-------- Testo fornito

Un tragico evento ha scosso la comunità: una bambina di appena due mesi è deceduta presso l’ospedale Santissima Trinità di Sora. Il decesso, avvenuto nella giornata di ieri, ha immediatamente spinto la Procura della Repubblica di Cassino ad aprire un’inchiesta per fare piena luce sulle cause e sulle circostanze che hanno portato alla morte della piccola. La neonata, figlia di una coppia residente a Balsorano, in provincia dell’Aquila, era stata ricoverata d’urgenza. Il suo percorso clinico era iniziato nella mattinata di domenica, quando era stata condotta al Pronto Soccorso di Avezzano a causa di gravi problemi gastrointestinali.
Dopo alcune ore trascorse nella struttura abruzzese, le sue condizioni avevano richiesto un trasferimento all’ospedale di Sora. Qui, nonostante gli sforzi del personale medico, il quadro clinico della bambina è progressivamente peggiorato, culminando nel tragico decesso.
L'inchiesta della Procura e i primi provvedimenti
In risposta a questa drammatica perdita, la Procura di Cassino ha agito prontamente. Questa mattina, le autorità giudiziarie hanno disposto il sequestro della salma della neonata, un atto fondamentale per consentire gli accertamenti medico-legali. Contestualmente, è stata ordinata l’acquisizione completa della cartella clinica della piccola, un documento essenziale per ricostruire ogni fase del suo ricovero e delle cure prestate.
Il Commissariato di Sora è stato incaricato di condurre tutte le indagini preliminari e gli accertamenti necessari sul campo. Il pubblico ministero di turno ha inoltre formalmente disposto l’esecuzione dell’autopsia, un esame irrinunciabile che sarà effettuato presso l’obitorio dell’ospedale Santa Scolastica di Cassino. L’obiettivo primario dell’esame autoptico è quello di chiarire in maniera inequivocabile le cause del decesso, fornendo risposte concrete sulla natura della patologia e sull’eventuale concorso di altri fattori.
Ricostruzione del percorso clinico e attesa dei risultati
Gli investigatori stanno attualmente lavorando per ricostruire l’intero percorso clinico della bambina, un’operazione complessa che prevede l’analisi dettagliata di tutta la documentazione sanitaria.
Questo include non solo i registri dell’ospedale Santissima Trinità di Sora, dove è avvenuto il decesso e che rappresenta il principale presidio sanitario della zona, ma anche quelli della struttura di Avezzano, dove la neonata era stata inizialmente assistita. L’attenzione è focalizzata su ogni fase del ricovero, dal momento dell’arrivo al Pronto Soccorso di Avezzano fino al trasferimento e al successivo aggravamento delle condizioni a Sora. L’obiettivo è verificare ogni passaggio, ogni decisione medica e ogni circostanza che possa aver influito sull’esito finale. Le autorità giudiziarie e sanitarie attendono con la massima urgenza i risultati dell’autopsia e l’esito delle verifiche sulla documentazione clinica.
Questi elementi saranno cruciali per determinare eventuali responsabilità, accertare la presenza di negligenze o omissioni, e stabilire le cause specifiche e definitive legate al tragico decesso della neonata, fornendo così un quadro completo e trasparente della vicenda.

----------------
-------- Dati di origine

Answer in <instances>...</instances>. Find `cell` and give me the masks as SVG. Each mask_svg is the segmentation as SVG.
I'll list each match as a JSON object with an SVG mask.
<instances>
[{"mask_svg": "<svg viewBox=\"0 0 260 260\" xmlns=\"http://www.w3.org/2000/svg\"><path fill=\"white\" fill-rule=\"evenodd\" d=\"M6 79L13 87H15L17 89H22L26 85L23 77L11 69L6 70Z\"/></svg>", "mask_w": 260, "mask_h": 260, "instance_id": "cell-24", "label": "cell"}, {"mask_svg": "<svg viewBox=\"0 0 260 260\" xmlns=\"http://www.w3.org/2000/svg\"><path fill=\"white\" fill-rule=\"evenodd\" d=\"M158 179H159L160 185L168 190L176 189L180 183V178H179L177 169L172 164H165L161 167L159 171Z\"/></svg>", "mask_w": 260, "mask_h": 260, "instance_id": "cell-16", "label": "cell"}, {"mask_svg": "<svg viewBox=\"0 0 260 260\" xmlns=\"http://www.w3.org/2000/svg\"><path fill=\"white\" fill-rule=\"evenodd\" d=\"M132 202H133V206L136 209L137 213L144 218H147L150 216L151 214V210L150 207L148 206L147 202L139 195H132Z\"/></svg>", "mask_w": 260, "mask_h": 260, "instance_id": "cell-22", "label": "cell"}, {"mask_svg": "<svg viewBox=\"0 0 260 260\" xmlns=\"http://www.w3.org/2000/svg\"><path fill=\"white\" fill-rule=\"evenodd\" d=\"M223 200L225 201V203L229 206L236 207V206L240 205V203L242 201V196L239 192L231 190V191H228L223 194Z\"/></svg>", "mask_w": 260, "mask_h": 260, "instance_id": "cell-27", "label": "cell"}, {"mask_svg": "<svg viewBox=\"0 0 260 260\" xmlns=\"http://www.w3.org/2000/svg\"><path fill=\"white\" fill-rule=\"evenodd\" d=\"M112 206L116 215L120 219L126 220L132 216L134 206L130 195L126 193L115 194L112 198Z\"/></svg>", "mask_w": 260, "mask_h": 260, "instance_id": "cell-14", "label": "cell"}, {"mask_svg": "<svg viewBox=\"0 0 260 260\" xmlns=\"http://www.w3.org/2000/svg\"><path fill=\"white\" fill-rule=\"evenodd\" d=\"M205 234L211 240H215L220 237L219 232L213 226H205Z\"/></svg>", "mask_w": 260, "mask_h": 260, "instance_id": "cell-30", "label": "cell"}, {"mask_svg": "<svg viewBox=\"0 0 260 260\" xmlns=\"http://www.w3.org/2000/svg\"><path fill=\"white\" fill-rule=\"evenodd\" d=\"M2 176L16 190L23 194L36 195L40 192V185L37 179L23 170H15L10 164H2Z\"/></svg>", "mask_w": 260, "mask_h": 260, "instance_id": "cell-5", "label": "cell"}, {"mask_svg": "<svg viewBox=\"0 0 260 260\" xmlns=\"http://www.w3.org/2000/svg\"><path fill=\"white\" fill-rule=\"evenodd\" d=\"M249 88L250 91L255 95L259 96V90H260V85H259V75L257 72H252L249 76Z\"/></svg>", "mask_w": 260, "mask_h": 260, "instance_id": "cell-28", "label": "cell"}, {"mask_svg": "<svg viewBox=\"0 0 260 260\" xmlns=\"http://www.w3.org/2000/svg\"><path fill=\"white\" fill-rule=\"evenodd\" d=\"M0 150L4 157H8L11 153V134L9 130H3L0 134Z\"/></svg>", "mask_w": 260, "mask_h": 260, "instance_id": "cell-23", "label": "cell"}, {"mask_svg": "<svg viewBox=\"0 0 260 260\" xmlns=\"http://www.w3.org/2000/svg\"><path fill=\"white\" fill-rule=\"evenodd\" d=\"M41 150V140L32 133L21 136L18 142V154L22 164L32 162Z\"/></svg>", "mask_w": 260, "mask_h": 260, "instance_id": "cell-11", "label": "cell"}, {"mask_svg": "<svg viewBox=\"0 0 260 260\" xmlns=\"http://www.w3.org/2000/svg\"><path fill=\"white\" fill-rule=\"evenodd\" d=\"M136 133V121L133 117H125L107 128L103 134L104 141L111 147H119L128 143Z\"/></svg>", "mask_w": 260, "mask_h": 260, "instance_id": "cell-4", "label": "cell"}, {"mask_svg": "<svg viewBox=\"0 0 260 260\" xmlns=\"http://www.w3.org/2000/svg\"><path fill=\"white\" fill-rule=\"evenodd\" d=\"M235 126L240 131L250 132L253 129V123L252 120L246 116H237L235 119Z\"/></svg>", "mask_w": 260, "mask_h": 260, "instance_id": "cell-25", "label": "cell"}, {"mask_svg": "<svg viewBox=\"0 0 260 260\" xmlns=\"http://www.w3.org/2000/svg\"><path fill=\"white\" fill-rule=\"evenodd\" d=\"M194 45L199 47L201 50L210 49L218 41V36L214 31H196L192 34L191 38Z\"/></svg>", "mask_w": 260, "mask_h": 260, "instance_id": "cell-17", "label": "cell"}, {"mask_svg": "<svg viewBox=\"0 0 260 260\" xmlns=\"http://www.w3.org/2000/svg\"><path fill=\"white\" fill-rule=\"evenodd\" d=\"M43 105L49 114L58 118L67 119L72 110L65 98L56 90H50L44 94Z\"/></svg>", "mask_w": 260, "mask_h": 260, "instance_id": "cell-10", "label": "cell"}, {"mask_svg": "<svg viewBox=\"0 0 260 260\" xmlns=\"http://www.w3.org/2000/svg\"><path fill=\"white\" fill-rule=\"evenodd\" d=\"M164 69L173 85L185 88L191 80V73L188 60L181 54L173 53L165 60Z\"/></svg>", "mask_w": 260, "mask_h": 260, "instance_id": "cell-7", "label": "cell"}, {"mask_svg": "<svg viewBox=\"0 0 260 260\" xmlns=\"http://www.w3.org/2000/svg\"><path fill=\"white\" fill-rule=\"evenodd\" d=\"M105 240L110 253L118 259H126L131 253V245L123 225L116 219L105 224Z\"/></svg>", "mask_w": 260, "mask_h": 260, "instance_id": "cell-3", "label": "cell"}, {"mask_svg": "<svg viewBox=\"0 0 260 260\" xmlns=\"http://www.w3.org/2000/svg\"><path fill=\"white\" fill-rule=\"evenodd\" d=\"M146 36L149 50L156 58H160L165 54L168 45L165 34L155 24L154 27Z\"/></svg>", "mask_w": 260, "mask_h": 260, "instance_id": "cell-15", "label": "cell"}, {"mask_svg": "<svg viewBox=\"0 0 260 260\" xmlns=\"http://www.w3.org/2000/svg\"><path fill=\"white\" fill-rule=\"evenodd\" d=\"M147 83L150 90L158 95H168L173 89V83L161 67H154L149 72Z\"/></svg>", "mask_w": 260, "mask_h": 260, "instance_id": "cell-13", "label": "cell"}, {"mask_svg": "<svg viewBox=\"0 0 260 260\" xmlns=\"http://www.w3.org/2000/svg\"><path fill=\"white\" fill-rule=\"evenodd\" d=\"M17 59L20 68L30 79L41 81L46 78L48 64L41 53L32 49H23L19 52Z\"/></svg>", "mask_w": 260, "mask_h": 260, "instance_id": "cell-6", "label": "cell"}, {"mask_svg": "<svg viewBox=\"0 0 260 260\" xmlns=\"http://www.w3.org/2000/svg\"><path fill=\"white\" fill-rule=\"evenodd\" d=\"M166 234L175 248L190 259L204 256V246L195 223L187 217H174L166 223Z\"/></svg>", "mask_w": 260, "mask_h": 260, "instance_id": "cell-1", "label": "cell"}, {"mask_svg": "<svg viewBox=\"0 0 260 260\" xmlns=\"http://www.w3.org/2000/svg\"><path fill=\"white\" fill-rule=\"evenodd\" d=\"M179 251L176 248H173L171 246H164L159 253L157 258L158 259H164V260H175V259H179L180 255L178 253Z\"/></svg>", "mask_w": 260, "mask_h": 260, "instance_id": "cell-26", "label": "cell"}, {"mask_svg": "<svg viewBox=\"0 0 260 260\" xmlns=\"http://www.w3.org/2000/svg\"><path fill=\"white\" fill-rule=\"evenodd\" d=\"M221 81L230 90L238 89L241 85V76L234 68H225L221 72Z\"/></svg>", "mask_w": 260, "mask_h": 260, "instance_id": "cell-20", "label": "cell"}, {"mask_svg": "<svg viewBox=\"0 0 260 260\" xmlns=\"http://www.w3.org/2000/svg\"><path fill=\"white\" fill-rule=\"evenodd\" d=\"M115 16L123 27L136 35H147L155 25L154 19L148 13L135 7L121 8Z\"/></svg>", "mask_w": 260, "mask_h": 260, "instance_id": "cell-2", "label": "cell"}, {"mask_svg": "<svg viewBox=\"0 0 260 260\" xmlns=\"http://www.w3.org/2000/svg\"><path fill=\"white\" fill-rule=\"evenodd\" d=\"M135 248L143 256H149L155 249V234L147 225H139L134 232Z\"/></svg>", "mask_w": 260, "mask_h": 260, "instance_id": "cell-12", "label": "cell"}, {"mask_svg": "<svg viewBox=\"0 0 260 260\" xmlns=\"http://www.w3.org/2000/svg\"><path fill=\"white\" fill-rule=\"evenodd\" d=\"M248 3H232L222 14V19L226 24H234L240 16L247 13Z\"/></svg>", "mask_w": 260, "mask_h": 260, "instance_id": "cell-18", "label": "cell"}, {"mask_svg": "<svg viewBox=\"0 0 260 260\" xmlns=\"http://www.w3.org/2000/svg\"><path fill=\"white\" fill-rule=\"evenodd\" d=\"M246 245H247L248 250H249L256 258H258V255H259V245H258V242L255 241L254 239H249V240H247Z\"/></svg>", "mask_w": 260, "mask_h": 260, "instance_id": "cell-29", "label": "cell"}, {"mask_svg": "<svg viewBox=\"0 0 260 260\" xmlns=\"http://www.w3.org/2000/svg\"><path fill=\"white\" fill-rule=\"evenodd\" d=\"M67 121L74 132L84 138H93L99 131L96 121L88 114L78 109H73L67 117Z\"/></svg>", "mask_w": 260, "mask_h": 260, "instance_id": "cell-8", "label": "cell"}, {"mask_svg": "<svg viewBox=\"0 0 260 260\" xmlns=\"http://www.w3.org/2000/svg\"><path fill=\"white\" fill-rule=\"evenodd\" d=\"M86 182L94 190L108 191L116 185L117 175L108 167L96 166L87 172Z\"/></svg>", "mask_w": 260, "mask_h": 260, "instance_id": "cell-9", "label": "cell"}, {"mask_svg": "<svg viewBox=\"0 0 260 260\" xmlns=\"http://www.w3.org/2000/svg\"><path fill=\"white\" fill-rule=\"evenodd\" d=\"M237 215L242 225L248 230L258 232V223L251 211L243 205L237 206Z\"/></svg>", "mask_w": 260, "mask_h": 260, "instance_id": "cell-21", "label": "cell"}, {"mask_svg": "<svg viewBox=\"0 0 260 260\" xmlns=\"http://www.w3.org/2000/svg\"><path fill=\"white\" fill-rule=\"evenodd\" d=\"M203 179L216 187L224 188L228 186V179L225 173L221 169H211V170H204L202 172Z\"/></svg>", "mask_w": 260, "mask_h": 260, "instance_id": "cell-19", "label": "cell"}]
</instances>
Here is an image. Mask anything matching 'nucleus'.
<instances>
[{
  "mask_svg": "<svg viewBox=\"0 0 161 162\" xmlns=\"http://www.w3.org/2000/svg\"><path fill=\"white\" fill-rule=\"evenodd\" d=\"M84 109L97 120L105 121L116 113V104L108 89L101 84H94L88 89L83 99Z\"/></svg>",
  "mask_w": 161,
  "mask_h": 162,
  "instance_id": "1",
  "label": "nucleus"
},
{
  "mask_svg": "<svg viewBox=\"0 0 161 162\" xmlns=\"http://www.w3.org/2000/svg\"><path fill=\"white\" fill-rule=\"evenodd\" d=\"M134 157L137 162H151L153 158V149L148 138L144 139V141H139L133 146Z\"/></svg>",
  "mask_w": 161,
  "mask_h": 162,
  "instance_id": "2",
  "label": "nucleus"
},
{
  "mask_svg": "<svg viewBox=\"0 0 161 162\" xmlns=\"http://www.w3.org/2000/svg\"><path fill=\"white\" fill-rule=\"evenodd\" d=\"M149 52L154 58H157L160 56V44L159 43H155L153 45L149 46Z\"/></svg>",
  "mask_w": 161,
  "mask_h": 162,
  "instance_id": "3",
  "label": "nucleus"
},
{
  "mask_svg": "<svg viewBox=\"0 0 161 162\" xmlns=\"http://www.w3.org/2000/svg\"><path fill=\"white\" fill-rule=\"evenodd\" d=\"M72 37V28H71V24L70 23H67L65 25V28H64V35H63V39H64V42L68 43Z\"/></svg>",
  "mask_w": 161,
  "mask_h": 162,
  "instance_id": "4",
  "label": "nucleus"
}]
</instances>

----------------

» **Compito A**
Rispondi alle seguenti domande sul testo sulla morte della neonata.
(i) In quale comune risiede la coppia genitrice della bambina?
(ii) Dove sarà effettuata l'autopsia?
(iii) A chi è stato affidato il compito di condurre le indagini preliminari?
» **Compito B**
Trascrivi parola per parola un passo del testo sulla morte della neonata: comincia dalle parole "Il Commissariato di" e fermati dopo le parole "di altri fattori.".
Per rispondere, basati esclusivamente sul testo.

» **La tua risposta A**
(i) A Balsorano, in provincia dell'Aquila.
(ii) Presso l'obitorio dell'ospedale Santa Scolastica di Cassino.
(iii) Al Commissariato di Sora.

» **La tua risposta B**
Il Commissariato di Sora è stato incaricato di condurre tutte le indagini preliminari e gli accertamenti necessari sul campo. Il pubblico ministero di turno ha inoltre formalmente disposto l’esecuzione dell’autopsia, un esame irrinunciabile che sarà effettuato presso l’obitorio dell’ospedale Santa Scolastica di Cassino. L’obiettivo primario dell’esame autoptico è quello di chiarire in maniera inequivocabile le cause del decesso, fornendo risposte concrete sulla natura della patologia e sull’eventuale concorso di altri fattori.